### [SHORT PROBLEM]
Recast everything in the listing from the line containing "Among these —" down to the line containing "5. the high-rise building at (x=163, y=96)", both included, as a JSON list of strings, one string per line, with blank lines left out.

--- BEGIN ---

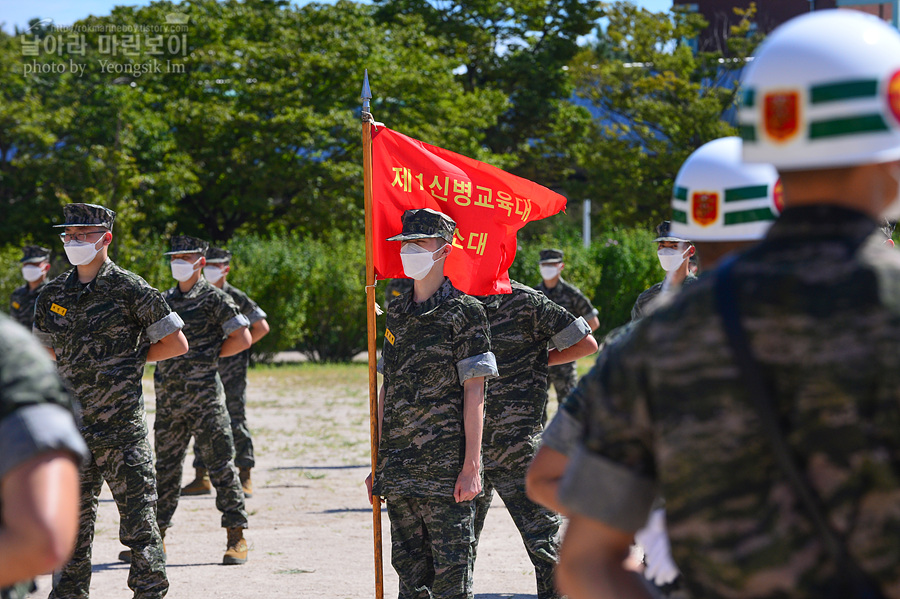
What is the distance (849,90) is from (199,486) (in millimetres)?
9935

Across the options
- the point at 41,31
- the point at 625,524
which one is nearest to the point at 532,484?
the point at 625,524

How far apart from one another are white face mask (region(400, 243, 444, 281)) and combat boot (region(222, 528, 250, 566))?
3.49m

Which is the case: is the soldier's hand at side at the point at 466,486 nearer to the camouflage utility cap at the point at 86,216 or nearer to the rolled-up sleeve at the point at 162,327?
the rolled-up sleeve at the point at 162,327

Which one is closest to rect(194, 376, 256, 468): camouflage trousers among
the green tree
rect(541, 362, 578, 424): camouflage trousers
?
rect(541, 362, 578, 424): camouflage trousers

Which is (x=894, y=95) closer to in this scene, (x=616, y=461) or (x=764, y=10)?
(x=616, y=461)

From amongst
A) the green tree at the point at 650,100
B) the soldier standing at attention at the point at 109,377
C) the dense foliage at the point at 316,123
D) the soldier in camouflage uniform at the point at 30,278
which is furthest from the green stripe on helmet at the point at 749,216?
the green tree at the point at 650,100

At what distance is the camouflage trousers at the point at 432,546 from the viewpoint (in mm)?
5023

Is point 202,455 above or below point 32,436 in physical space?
below

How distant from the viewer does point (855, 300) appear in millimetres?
1573

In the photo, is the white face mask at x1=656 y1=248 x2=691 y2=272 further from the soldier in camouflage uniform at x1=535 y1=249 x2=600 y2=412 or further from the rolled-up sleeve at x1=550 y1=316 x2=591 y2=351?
the soldier in camouflage uniform at x1=535 y1=249 x2=600 y2=412

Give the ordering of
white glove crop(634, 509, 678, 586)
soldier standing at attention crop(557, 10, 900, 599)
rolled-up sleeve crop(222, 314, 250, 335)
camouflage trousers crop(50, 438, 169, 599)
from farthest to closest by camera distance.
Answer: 1. rolled-up sleeve crop(222, 314, 250, 335)
2. camouflage trousers crop(50, 438, 169, 599)
3. white glove crop(634, 509, 678, 586)
4. soldier standing at attention crop(557, 10, 900, 599)

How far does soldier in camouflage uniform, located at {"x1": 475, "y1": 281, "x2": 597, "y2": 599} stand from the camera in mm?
6355

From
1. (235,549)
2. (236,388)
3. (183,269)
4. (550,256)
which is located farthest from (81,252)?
(550,256)

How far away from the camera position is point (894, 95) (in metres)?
1.69
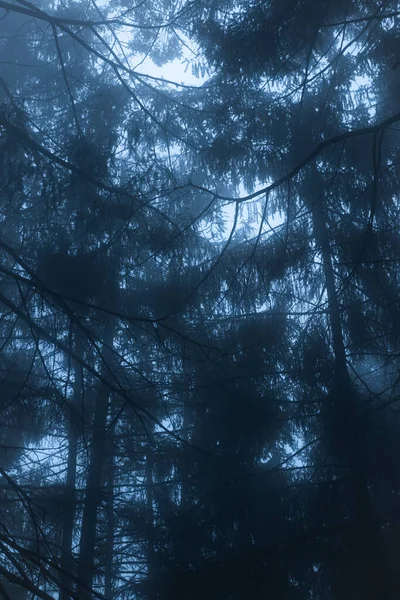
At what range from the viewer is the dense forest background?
604cm

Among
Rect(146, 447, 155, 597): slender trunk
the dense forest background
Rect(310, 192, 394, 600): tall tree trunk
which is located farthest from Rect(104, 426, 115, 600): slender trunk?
Rect(310, 192, 394, 600): tall tree trunk

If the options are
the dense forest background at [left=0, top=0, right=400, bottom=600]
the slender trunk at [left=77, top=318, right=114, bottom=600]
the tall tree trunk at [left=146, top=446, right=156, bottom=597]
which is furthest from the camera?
the slender trunk at [left=77, top=318, right=114, bottom=600]

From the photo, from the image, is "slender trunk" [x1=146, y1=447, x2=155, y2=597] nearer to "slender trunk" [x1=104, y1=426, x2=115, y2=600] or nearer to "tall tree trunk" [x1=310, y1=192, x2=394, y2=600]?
"slender trunk" [x1=104, y1=426, x2=115, y2=600]

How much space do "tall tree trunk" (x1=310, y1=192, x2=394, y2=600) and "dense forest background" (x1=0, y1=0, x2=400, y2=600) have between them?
0.07 feet

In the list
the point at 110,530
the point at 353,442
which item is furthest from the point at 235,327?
the point at 110,530

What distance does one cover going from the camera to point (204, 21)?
605cm

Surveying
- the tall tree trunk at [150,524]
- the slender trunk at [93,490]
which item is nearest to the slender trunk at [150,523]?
the tall tree trunk at [150,524]

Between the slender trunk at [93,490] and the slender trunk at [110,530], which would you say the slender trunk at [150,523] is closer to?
the slender trunk at [110,530]

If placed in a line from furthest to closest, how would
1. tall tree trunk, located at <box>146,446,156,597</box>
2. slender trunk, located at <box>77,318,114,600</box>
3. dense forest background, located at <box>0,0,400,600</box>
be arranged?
slender trunk, located at <box>77,318,114,600</box> → tall tree trunk, located at <box>146,446,156,597</box> → dense forest background, located at <box>0,0,400,600</box>

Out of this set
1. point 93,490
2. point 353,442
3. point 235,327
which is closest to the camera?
point 353,442

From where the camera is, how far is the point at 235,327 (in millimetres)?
7918

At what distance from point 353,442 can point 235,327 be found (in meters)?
1.92

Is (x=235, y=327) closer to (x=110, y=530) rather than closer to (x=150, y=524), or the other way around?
(x=150, y=524)

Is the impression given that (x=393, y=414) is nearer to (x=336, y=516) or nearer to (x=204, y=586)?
(x=336, y=516)
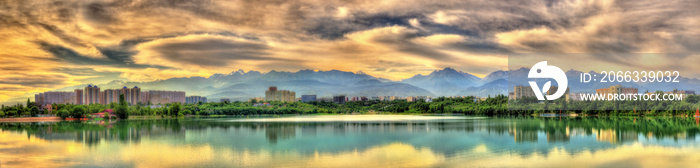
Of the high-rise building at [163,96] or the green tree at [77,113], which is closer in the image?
the green tree at [77,113]

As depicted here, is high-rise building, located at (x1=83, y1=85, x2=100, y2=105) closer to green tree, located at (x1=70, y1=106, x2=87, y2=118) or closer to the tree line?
the tree line

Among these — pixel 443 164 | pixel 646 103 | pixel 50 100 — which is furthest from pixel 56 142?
pixel 50 100

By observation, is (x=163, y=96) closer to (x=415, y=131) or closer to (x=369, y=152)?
(x=415, y=131)

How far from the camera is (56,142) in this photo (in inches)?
955

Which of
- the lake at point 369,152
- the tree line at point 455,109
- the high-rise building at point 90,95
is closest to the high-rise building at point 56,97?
the high-rise building at point 90,95

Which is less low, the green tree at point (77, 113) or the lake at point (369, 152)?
the green tree at point (77, 113)

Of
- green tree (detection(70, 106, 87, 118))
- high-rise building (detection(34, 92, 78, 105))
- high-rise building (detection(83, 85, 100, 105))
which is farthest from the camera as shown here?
high-rise building (detection(34, 92, 78, 105))

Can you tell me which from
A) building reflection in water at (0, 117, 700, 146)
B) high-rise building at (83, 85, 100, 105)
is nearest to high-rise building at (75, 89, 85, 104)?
high-rise building at (83, 85, 100, 105)

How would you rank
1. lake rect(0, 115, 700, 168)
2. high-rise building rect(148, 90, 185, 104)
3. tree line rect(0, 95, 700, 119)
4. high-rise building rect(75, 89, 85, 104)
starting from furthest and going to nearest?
high-rise building rect(148, 90, 185, 104) → high-rise building rect(75, 89, 85, 104) → tree line rect(0, 95, 700, 119) → lake rect(0, 115, 700, 168)

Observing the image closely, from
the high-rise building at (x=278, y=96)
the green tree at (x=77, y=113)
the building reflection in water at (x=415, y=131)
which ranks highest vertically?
the high-rise building at (x=278, y=96)

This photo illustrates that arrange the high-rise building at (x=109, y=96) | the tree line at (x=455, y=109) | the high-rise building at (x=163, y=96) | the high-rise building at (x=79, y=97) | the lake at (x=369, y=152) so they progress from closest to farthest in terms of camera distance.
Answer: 1. the lake at (x=369, y=152)
2. the tree line at (x=455, y=109)
3. the high-rise building at (x=109, y=96)
4. the high-rise building at (x=79, y=97)
5. the high-rise building at (x=163, y=96)

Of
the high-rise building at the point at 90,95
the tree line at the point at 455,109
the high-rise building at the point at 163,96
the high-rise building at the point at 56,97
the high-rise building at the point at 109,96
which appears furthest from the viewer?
the high-rise building at the point at 163,96

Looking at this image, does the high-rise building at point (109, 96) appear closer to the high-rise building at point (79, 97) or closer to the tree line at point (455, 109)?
the high-rise building at point (79, 97)

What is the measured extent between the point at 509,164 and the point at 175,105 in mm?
59866
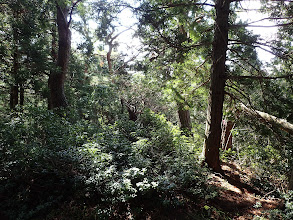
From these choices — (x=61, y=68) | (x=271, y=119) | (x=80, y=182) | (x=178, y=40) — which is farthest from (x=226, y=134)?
(x=61, y=68)

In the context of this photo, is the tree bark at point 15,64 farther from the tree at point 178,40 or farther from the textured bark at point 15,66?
the tree at point 178,40

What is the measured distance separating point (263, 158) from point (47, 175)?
5592 millimetres

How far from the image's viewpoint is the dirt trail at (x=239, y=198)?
3.78 metres

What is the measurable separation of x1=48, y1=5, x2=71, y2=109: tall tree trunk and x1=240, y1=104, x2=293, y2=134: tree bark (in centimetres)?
751

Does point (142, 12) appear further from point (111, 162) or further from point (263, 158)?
point (263, 158)

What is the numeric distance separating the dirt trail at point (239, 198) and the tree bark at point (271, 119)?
1.57 meters

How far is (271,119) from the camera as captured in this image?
175 inches

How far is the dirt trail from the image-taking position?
3.78m

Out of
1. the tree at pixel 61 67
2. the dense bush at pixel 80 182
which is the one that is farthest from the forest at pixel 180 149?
the tree at pixel 61 67

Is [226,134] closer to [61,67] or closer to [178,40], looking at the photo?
[178,40]

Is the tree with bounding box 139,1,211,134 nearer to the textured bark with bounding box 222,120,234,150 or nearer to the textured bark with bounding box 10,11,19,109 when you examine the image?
the textured bark with bounding box 222,120,234,150

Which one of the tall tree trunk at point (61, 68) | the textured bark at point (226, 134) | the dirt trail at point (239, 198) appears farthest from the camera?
the tall tree trunk at point (61, 68)

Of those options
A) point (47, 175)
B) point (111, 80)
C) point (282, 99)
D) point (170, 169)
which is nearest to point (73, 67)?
point (111, 80)

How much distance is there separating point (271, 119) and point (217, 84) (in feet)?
5.01
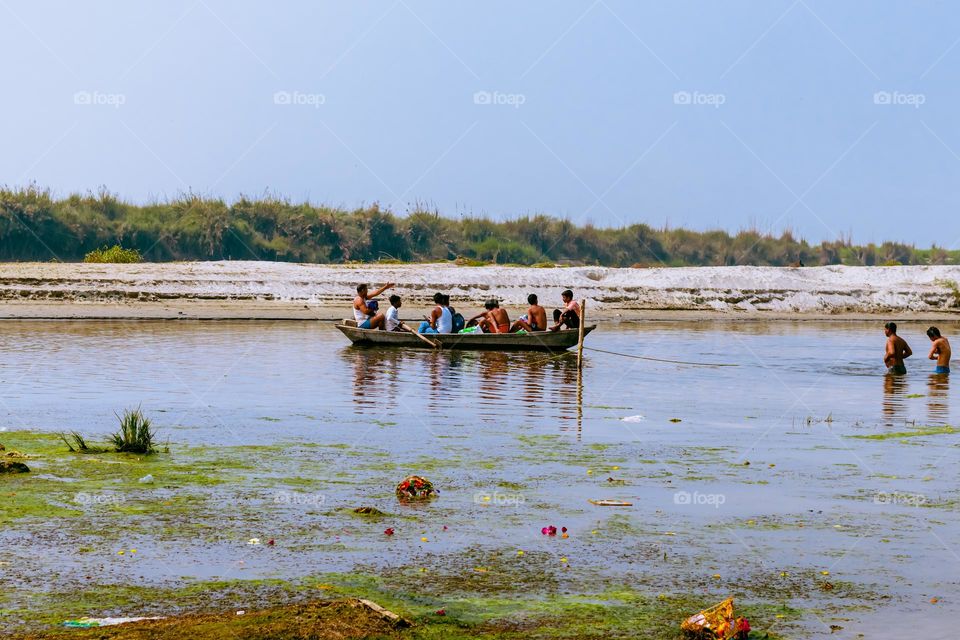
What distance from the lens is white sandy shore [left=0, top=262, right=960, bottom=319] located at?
35.9 m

--- END ---

### [EXERCISE ANSWER]
[
  "Among these — pixel 443 164 | pixel 646 103 | pixel 50 100 — which is furthest from pixel 56 142?",
  "pixel 50 100",
  "By observation, is (x=163, y=96) closer to (x=415, y=131) or closer to (x=369, y=152)?",
  "(x=415, y=131)",
  "How far from the camera is (56,142) in this photo (in inches)?",
  "955",
  "Which of",
  "- the lake at point 369,152",
  "- the tree line at point 455,109",
  "- the high-rise building at point 90,95",
  "is closest to the high-rise building at point 56,97?",
  "the high-rise building at point 90,95",
  "Which is less low, the green tree at point (77, 113) or the lake at point (369, 152)?",
  "the green tree at point (77, 113)",
  "Of",
  "- green tree (detection(70, 106, 87, 118))",
  "- high-rise building (detection(34, 92, 78, 105))",
  "- high-rise building (detection(83, 85, 100, 105))",
  "which is farthest from the camera as shown here?",
  "high-rise building (detection(34, 92, 78, 105))",
  "Can you tell me which from",
  "A) building reflection in water at (0, 117, 700, 146)",
  "B) high-rise building at (83, 85, 100, 105)",
  "is nearest to high-rise building at (75, 89, 85, 104)?",
  "high-rise building at (83, 85, 100, 105)",
  "How would you rank",
  "1. lake rect(0, 115, 700, 168)",
  "2. high-rise building rect(148, 90, 185, 104)",
  "3. tree line rect(0, 95, 700, 119)",
  "4. high-rise building rect(75, 89, 85, 104)",
  "starting from furthest and going to nearest?",
  "high-rise building rect(148, 90, 185, 104) → high-rise building rect(75, 89, 85, 104) → tree line rect(0, 95, 700, 119) → lake rect(0, 115, 700, 168)",
  "Observing the image closely, from",
  "the high-rise building at (x=278, y=96)",
  "the green tree at (x=77, y=113)",
  "the building reflection in water at (x=415, y=131)",
  "which ranks highest vertically?",
  "the high-rise building at (x=278, y=96)",
  "This photo illustrates that arrange the high-rise building at (x=109, y=96) | the tree line at (x=455, y=109) | the high-rise building at (x=163, y=96) | the high-rise building at (x=79, y=97) | the lake at (x=369, y=152) so they progress from closest to farthest in terms of camera distance.",
  "Answer: 1. the lake at (x=369, y=152)",
  "2. the tree line at (x=455, y=109)",
  "3. the high-rise building at (x=109, y=96)",
  "4. the high-rise building at (x=79, y=97)",
  "5. the high-rise building at (x=163, y=96)"
]